++++ Excerpted passage ++++
Georges-Yvan Gagnon, founder, president-CEO, and director of Augyva Mining Resources Inc. (TSX VENTURE: AUV) ("Augyva"), and three independent directors, Rene Dufour, Louis-Philippe Mendes, and Robert Tremblay, wish to

i.  advise shareholders of three recent initiatives undertaken by Augyva to
    maximize company value

ii. clarify the current makeup of the Augyva board of directors (the "BOD")
    and recent proceedings initiated with the Quebec Superior Court, and

iii.respond to the August 16, 2011 proxy solicitation issued by RCM Partners
    Inc. ("RCM Partners"), a fund manager, for use at the shareholder
    meeting scheduled for August 29, 2011

Overview of the facts regarding the transfer of the Duncan Lake joint venture

On December 6, 2010, Augyva announced that a joint venture with Canadian Century Iron Ore Corporation ("Century") had been formed for the Duncan Lake iron project (the "Project"). Century completed a $6 million round of financing to acquire an undivided 51% interest (Augyva 49%) in the project, in accordance with the option and joint venture agreement signed by the parties in May 2008.

Century is now the operator of the project and holds an option to acquire an additional undivided 14% interest by investing an additional $14 million on exploratory and development efforts between now and May 20, 2016, or by producing a feasibility report for the project.

After a series of transactions, Century is now part of Century Iron Ore Corporation, recently listed on the TSX Venture Exchange (FER). Sandy Chim is the corporation's CEO and Michael Skutezky its corporate secretary. These two individuals have also been members of the Augyva BOD since September 2008. Sandy Chim was also chief executive officer of Augyva until December 6, 2010, at which time he resigned to devote his attention to Century.

Review of potential conflicts of interest

The conflict of interest recently made public within the Augyva BOD stems from the fact that Sandy Chim is both the chair of the Augyva BOD and the president and founder of the Canadian Century Iron Ore Corporation.

Augyva President-CEO and director Georges-Yvan Gagnon and independent directors Rene Dufour, Louis-Philippe Mendes, and Robert Tremblay believe that Sandy Chim's nonneutral status has effectively engendered fundamental differences of opinion as to the directions Augyva should take. They also believe that Mr. Chim's lack of objectivity and the influence that he exerts in his dual role may


--  Lead to an undervaluation of Augyva shares vis-a-vis Century shares

--  Leave Augyva vulnerable to an eventual undervalued takeover by Century

Augyva President-CEO and director Georges-Yvan Gagnon stated that "the Duncan Lake joint venture agreement (available on the Augyva website) can work only if the venture is made up of two corporate entities managed separately and independently of each other."
++++
* What you will do: Please list every person named in the Augyva statement. The records have no connection to the Augyva statement.
++++ Data supplied ++++
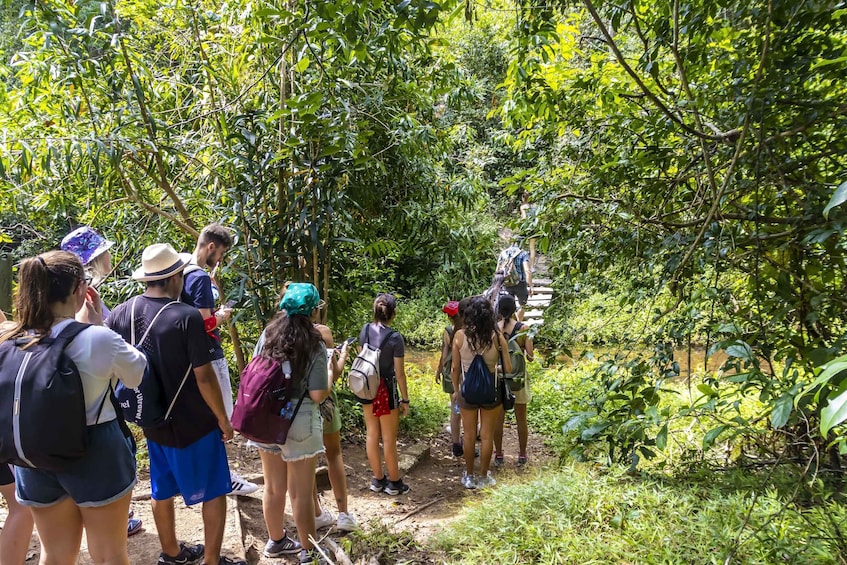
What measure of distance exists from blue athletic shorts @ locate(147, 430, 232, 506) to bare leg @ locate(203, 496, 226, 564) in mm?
56

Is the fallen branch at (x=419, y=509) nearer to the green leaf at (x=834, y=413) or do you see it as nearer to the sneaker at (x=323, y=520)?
the sneaker at (x=323, y=520)

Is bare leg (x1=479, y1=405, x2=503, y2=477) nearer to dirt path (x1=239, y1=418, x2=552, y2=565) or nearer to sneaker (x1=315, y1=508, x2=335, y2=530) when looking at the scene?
dirt path (x1=239, y1=418, x2=552, y2=565)

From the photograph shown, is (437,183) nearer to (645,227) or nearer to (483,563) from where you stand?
(645,227)

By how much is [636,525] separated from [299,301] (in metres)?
2.01

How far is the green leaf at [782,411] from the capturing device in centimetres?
169

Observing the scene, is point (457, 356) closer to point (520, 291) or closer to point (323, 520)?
point (323, 520)

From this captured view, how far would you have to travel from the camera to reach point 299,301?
115 inches

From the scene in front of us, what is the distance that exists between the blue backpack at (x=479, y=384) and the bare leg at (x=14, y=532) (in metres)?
2.78

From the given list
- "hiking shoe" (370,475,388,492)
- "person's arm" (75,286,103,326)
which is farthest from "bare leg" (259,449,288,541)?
"hiking shoe" (370,475,388,492)

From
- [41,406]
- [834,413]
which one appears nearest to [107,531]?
[41,406]

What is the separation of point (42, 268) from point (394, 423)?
2.80 m

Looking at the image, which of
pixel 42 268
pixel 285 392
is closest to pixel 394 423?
pixel 285 392

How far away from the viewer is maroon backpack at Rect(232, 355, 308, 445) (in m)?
2.87

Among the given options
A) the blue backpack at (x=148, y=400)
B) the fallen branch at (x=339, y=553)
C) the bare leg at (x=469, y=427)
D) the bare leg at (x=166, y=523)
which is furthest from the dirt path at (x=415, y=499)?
the blue backpack at (x=148, y=400)
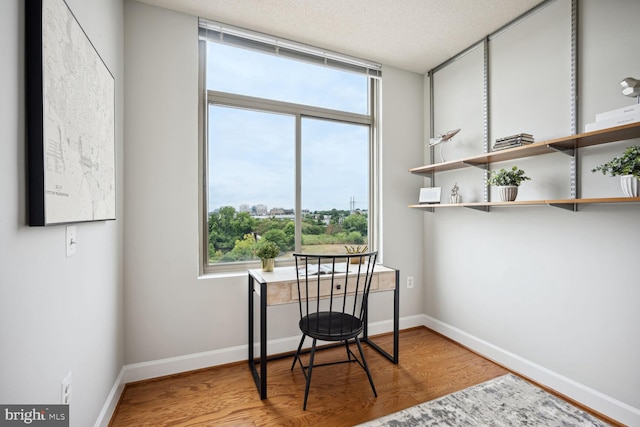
++++
* Exercise solution: Georges-Yvan Gagnon, Rene Dufour, Louis-Philippe Mendes, Robert Tremblay, Sandy Chim, Michael Skutezky